New STAR TREK movie loses director to FANTASTIC FOUR

The extraordinarily convoluted saga of the next Star Trek film has taken another twist, with director Matt Shakman dropping out to helm Marvel's Fantastic Four.


The next Star Trek movie, the fourteenth overall in the franchise and the fourth produced by J.J. Abrams, has been in development hell ever since the release of the last instalment, Star Trek Beyond, in 2016. In the six years since then - during which time the franchise has made a hugely successful return to television - plans for a new movie have swung between a continuation of the Abrams incarnation to yet another reboot to various side-stories involving different characters. Even Quentin Tarantino was on board for a while, musing a feature-length remake of the classic series episode A Piece of the Action.

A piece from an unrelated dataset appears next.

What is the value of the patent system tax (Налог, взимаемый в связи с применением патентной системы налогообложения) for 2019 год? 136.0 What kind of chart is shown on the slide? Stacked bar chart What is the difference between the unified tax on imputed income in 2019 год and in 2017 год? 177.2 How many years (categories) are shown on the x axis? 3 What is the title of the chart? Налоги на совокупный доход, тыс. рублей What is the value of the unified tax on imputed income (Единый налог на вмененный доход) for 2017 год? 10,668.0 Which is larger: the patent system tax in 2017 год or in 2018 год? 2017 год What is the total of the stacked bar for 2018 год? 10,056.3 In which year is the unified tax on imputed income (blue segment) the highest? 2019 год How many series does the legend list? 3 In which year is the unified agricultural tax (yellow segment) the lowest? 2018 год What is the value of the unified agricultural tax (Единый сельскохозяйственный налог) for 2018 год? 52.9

After a huge amount of development, Paramount settled on a script by Lindsey Beer and Geneva Robertson, with WandaVision director Matt Shakman signing on to direct in July 2021. The film originally had a slated release date of June 2023, but this was delayed as the Chris Pine-led cast from the last three movies only signed on to reprise their roles on the film in February this year. However, pre-production had not yet started, apparently a result of the studio having to wait until the schedules of the ultra-busy cast had aligned. This delayed production so it would not be possible for Shakman to direct both the Star Trek picture and Fantastic Four, which now as a locked-in release date of 8 November 2024.

Marvel has been developing Fantastic Four for the last couple of years, which will mark the fifth live-action film to feature the classic Marvel superhero team but the first to bring them into the Marvel Cinematic Universe. Jon Watts, who had helmed the Sony-Marvel Spider-Man trilogy starring Tom Holland, had been attached but apparently received a counter-offer from elsewhere within the Disney empire to work on a Star Wars TV show instead. Marvel had apparently held talks with other directors, both inhouse (Ant-Man helmer Peyton Reed was reportedly considered at one point) and from outside, before landing on Shakman as their preferred option after his work on Game of Thrones, The Great and WandaVision showed he could handle epic productions, the latter two earning him Emmy nominations as well.

Paramount have now resumed their hunt for a new director. J.J. Abrams remains attached to produce, with actors Chris Pine, Zachary Quinto, Karl Urban, Simon Pegg, Zoe Saldana and John Cho all confirmed to return. The studio has also confirmed that the role of Chekhov, played by the late Anton Yelchin who sadly passed away in 2016, will not be recast.